> **Excerpt to read**
The Community of Sixty

The following was published on June 23, 1995, with regards to restructuring in the Nine Mile Falls School District.  Although the school board claimed that the Community of Sixty "represented a cross-section of the community", when a greater number of parents (82) in the Nine Mile Falls School District signed a petition to throw the Essential Learnings out, the school board refused to do so, claiming that those who signed the petition represented only a segment of the community, not the entire community!


Recently I obtained a copy of the Creating the Future History, put out by the Nine Mile Falls School District.  This is a 28 page document accompanied by six appendices.  What is so interesting about this document and its appendices is the revelations made with regard to the Essential Learnings.

*       The Essential Learnings were not come up with by the "community of sixty" as people have been led to believe.  According to the Creating the Future History, the "community of sixty" set the "guidelines" for the Essential Learnings via three meetings that were conducted on March 2, 9, and 16, 1993.  Also, according to the Creating the Future History, the Essential Learnings were the product of the Creating the Future Leadership Team – an appointed body of individuals – most or all of whom took then Superintendent Holloway's "restructuring class" in the Fall of 1992.

*       The people who comprised the "community of sixty" were selected, as were/are the people on the Creating the Future Leadership Team.  These people were not elected – which means it cannot be construed that they represent or represented the community [1], or the will of the community, as people have been led to believe.

*       Many who participated in the "community of sixty" have stated that the Essential Learnings in no way reflect their input. [2]  The notes from the meetings back that claim up.  There is no consistency in the notes that would provide a basis for the Essential Learnings as they were presented in final form.  It is very obvious, from reading the notes, that it was not the unfettered input of the participants that was sought by those conducting the meetings, rather that the group was fed information obviously biased in favor of education restructuring then feedback was solicited relative to that information.  There are notes about the "facilitators," articles that were presented for the participants to read and discuss, and audio and/or video tapes.  While many of the notes reflect rhetorical jargon (life long learner, critical thinker, problem solver, all children can learn …) relative to education restructuring, many of the notes also reflect a will to return to traditional education values, representing two obviously different ideologies.  As such, it cannot be claimed that the meetings set the "guidelines" for the Essential Learnings as only one ideology is represented in the Essential Learnings.

*       In reading through the notes it also becomes obvious that there was some confusion as to the purpose of the meetings.  This backs the claim that has been made that the participants were never told what their function really was.

> **Material provided**
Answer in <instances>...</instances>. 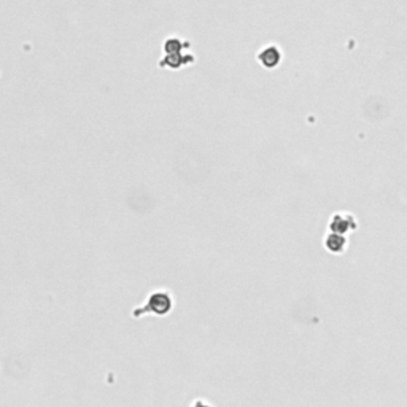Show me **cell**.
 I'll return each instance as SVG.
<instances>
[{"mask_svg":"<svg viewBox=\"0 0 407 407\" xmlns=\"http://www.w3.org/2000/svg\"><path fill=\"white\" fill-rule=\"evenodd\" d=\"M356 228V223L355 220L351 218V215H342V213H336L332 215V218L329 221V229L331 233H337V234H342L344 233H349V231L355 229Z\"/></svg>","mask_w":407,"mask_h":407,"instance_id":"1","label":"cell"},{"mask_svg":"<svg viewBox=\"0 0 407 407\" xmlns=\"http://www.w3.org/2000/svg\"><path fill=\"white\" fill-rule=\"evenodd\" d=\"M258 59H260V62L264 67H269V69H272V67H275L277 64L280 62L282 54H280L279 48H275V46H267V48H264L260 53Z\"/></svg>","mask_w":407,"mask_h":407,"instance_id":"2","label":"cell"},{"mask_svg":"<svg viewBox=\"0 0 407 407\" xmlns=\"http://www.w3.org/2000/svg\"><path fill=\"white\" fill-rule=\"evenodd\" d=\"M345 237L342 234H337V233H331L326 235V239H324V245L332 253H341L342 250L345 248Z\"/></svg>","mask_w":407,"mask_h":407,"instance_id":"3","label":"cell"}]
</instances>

> **The problem**
Revise the stretch of the piece on the Community of Sixty from "The following was" through "to the Essential Learnings.", putting "board of directors" wherever "school board" appears. The lines above are not needed for this work.

> **Response**
The following was published on June 23, 1995, with regards to restructuring in the Nine Mile Falls School District.  Although the board of directors claimed that the Community of Sixty "represented a cross-section of the community", when a greater number of parents (82) in the Nine Mile Falls School District signed a petition to throw the Essential Learnings out, the board of directors refused to do so, claiming that those who signed the petition represented only a segment of the community, not the entire community!


Recently I obtained a copy of the Creating the Future History, put out by the Nine Mile Falls School District.  This is a 28 page document accompanied by six appendices.  What is so interesting about this document and its appendices is the revelations made with regard to the Essential Learnings.